Répartition des classes de métiers par statut d’emploi en 2012-2014
2012-2014 Non salaries CDI CDL Total
Classes de métiers Effectifs en milliers Part des non salariés Effectifs en milliers Part des non salariés Effectifs en milliers Part des non salariés
Indépendants traditionnels 1 590 40 % 1 420 43 % 270 8 % 3 280
Free lances 820 27 % 1 870 61 % 380 12 % 3 070
intermittents 90 1 % 5 480 77 % 1 560 22 % 7 130
permanents 310 3 % 10 180 90 % 940 8 % 12 060
Total 2 810 11 % 19 580 77 % 3 140 12 % 25 540

Source France Stratégie, à partir de DARES

Les métiers ne sont donc pas tous égaux face à la diversification des statuts d’emploi.
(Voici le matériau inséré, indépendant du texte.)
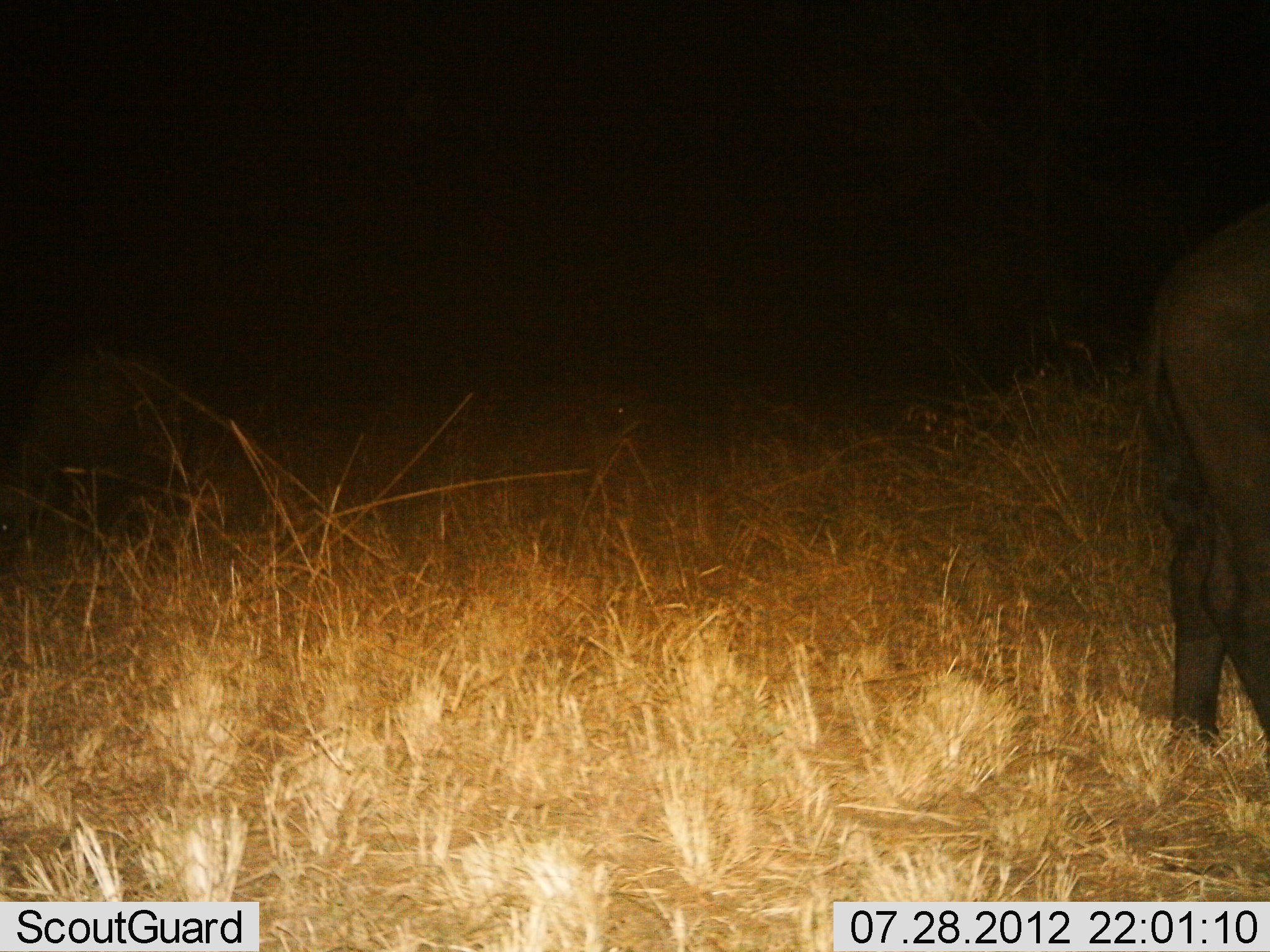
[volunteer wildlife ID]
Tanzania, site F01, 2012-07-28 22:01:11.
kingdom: Animalia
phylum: Chordata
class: Mammalia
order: Artiodactyla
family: Bovidae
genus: Syncerus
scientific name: Syncerus caffer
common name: cape buffalo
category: buffalo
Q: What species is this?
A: Buffalo (cape buffalo) (Syncerus caffer).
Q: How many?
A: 1.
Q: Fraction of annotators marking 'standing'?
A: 82%.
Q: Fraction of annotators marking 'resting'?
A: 9%.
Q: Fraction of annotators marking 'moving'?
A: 9%.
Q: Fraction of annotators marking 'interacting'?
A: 0%.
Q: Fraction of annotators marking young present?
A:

Le niveau de qualification est aussi un marqueur. Les CDL sont très concentrés sur les métiers d’ouvriers. Un ouvrier peu qualifié sur trois est aujourd’hui en contrat à durée limitée. Entre 1984 et 2014, la part du CDI est passée de 88 % à 67 % de l’emploi dans ces catégories. Les employés peu qualifiés ont été moins touchés par l’intermittence des contrats. À l’opposé, 80 % des cadres sont en CDI. Une proportion supérieure à la moyenne de 75 %. Seule exception à cette règle, pour les cadres, seuls les professionnels des arts et des spectacles sont un quart à exercer en CDD protégé par le régime des intermittents.

Une réalité complexe qui incite à réfléchir au périmètre de l’emploi dit stable. À chacun son métier et donc son statut d’emploi. Depuis plus de 30 ans, le non salariat et les usages du contrat à durée limitée s’étendent à certains métiers plus qu’à d’autres, à certaines qualifications plus qu’à d’autres.

La désindustrialisation s’est accompagnée à la fois d’une hausse des CDL et d’une croissance de l’indépendance statutaire pour certaines professions et qualifications.